Electron Probe Microanalysis (EPMA) Facility

The Electron Probe Microanalysis Facility features a world-class Cameca SX100 instrument and is located in the Grant Institute, School of GeoSciences, at the University of Edinburgh.

 

EPMA

The Facility supports a wide range of academic and commercial research. It is available to researchers and students from the School of Geosciences, from universities and commercial organisations within and beyond the UK. Enquiries from those interested in obtaining data are welcome.

The Facility offers bespoke analytical set-ups for almost any element combination in solids such as minerals, glasses, metals and alloys, ceramics and biominerals.

The Facility has developed specialist applications for specific researchers and research communities. Since the 1990s it has served the UK-based and international earth and environmental research communities via the Tephra Analysis Unit

EPMA COVID-19 UPDATE: The facility will be available as soon as safely possible. For any clients who are unable to travel in person to Edinburgh, the Facility Manager can analyse samples, provided with suitable detailed instructions from the client. Please contact  Dr Chris Hayward to discuss specific work.

 

Instrument Capabilities

The electron probe microanalyser is capable of fully quantitative analysis of almost every element between boron and uranium, with a spatial resolution as high as 1 micron and excellent analytical precision. These analytical capabilities, combined with data processing software, form a very powerful and cost-effective tool for academic and industrial research.
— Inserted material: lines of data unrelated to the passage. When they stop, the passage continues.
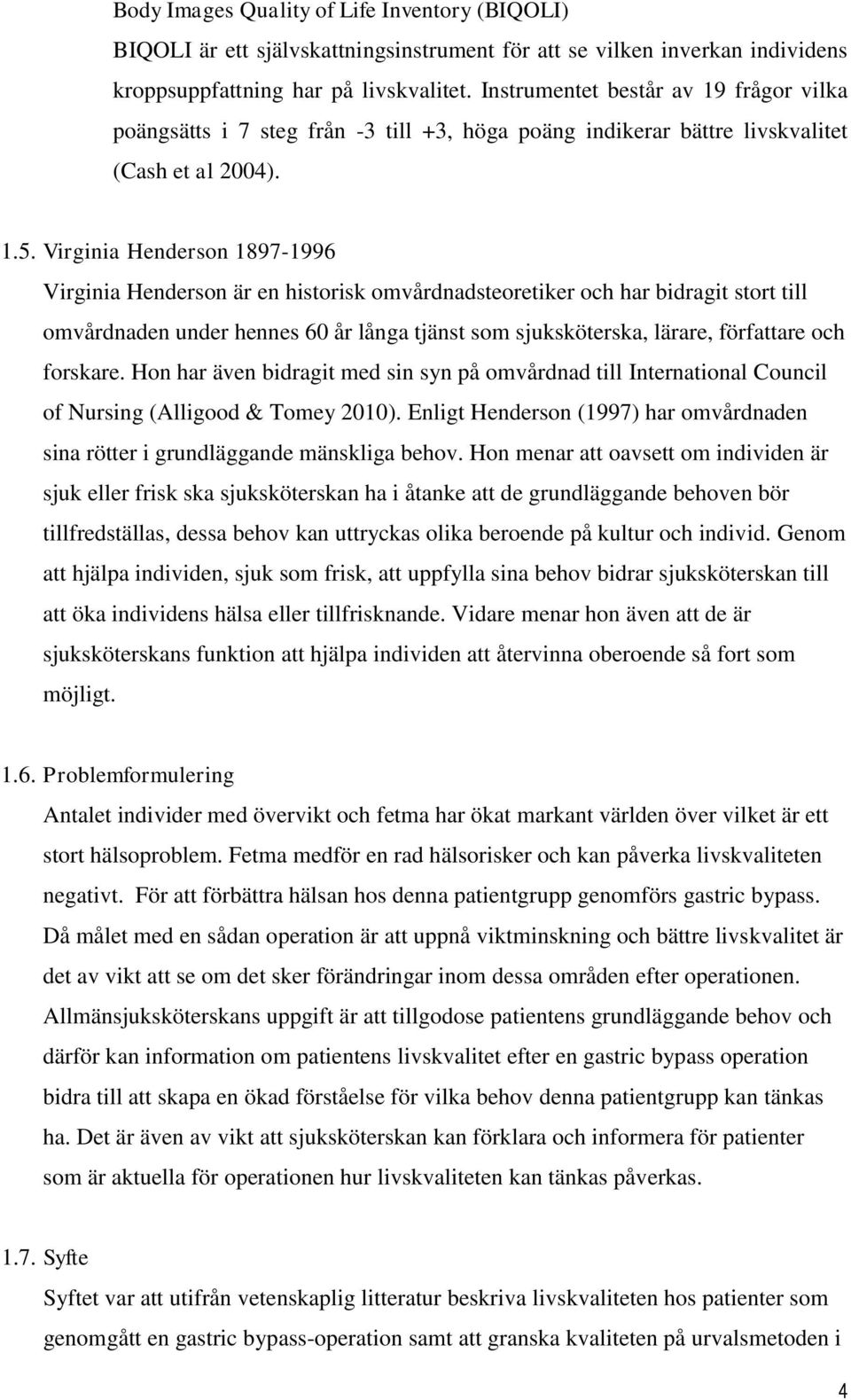 Body Images Quality of Life Inventory (BIQOLI)

BIQOLI är ett självskattningsinstrument för att se vilken inverkan individens kroppsuppfattning har på livskvalitet. Instrumentet består av 19 frågor vilka poängsätts i 7 steg från -3 till +3, höga poäng indikerar bättre livskvalitet (Cash et al 2004).

1.5. Virginia Henderson 1897-1996

Virginia Henderson är en historisk omvårdnadsteoretiker och har bidragit stort till omvårdnaden under hennes 60 år långa tjänst som sjuksköterska, lärare, författare och forskare. Hon har även bidragit med sin syn på omvårdnad till International Council of Nursing (Alligood & Tomey 2010). Enligt Henderson (1997) har omvårdnaden sina rötter i grundläggande mänskliga behov. Hon menar att oavsett om individen är sjuk eller frisk ska sjuksköterskan ha i åtanke att de grundläggande behoven bör tillfredställas, dessa behov kan uttryckas olika beroende på kultur och individ. Genom att hjälpa individen, sjuk som frisk, att uppfylla sina behov bidrar sjuksköterskan till att öka individens hälsa eller tillfrisknande. Vidare menar hon även att de är sjuksköterskans funktion att hjälpa individen att återvinna oberoende så fort som möjligt.

1.6. Problemformulering

Antalet individer med övervikt och fetma har ökat markant världen över vilket är ett stort hälsoproblem. Fetma medför en rad hälsorisker och kan påverka livskvaliteten negativt. För att förbättra hälsan hos denna patientgrupp genomförs gastric bypass. Då målet med en sådan operation är att uppnå viktminskning och bättre livskvalitet är det av vikt att se om det sker förändringar inom dessa områden efter operationen. Allmänsjuksköterskans uppgift är att tillgodose patientens grundläggande behov och därför kan information om patientens livskvalitet efter en gastric bypass operation bidra till att skapa en ökad förståelse för vilka behov denna patientgrupp kan tänkas ha. Det är även av vikt att sjuksköterskan kan förklara och informera för patienter som är aktuella för operationen hur livskvaliteten kan tänkas påverkas.

1.7. Syfte

Syftet var att utifrån vetenskaplig litteratur beskriva livskvaliteten hos patienter som genomgått en gastric bypass-operation samt att granska kvaliteten på urvalsmetoden i

4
The technique of EPMA uses a focussed incident electron beam to generate X-rays that identify the elements and their concentrations within samples. Instrument calibration is carried out by analysing reference materials with known compositions. Routine detection limits are typically 60 – 600 ppm, depending on the element and host material. The SX100 is designed for automation and when samples permit, can be set up for automated analyses overnight and during weekends, maximising data collection and cost-effectiveness.

The configuration of Edinburgh’s electron probe microanalyser enables high quality analysis of a very wide range of materials, including minerals, metals and alloys, glasses, ceramics and bone. The SX100 is therefore exceptionally versatile and has capabilities in fields such as earth and environmental sciences, materials sciences, engineering, biological and medical sciences, archaeology, forensics, manufacturing, process and quality control. In addition to quantitative analysis of specific locations on samples, the SX100 can produce qualitative and quantitative element distribution maps with resolutions as high as 1 micron, line profiles and analyses of thin layers.

The Facility is actively engaged in technique development to improve current methods and extend the range of applications of EPMA. Developments have lead to improved spatial resolutions for analysis of glassy materials with beam diameters of 3 and 5 microns without beam-induced chemical modification (Hayward, 2012). This permits analysis of highly vesicular and/or fine-grained, distal tephras and small melt inclusions. Other developments have improved analysis of elements such as carbon, nitrogen and oxygen.

 

Working at the Facility

Clients may attend the Facility in person or (except students) may send samples with instructions for the Facility Manager to carry out the analyses.

For those attending the Facility in person, training in the operation of the SX100 is provided for clients with all levels of experience and expertise. Most clients quickly gain familiarity with the main operations. Support is provided throughout the working day and emergency contact is available out of hours in case of serious problems. Internet access is available to clients throughout their stay.

There are excellent transport links between the Facility, Waverley train station and Edinburgh airport, as well as to the city centre.

A parking permit for one vehicle at the location of the Facility is available to clients, subject to space being available in the car park.

A range of accommodation is available within 1-2 km of the Facility. Regular buses run from the airport and city centre to locations close to the Facility.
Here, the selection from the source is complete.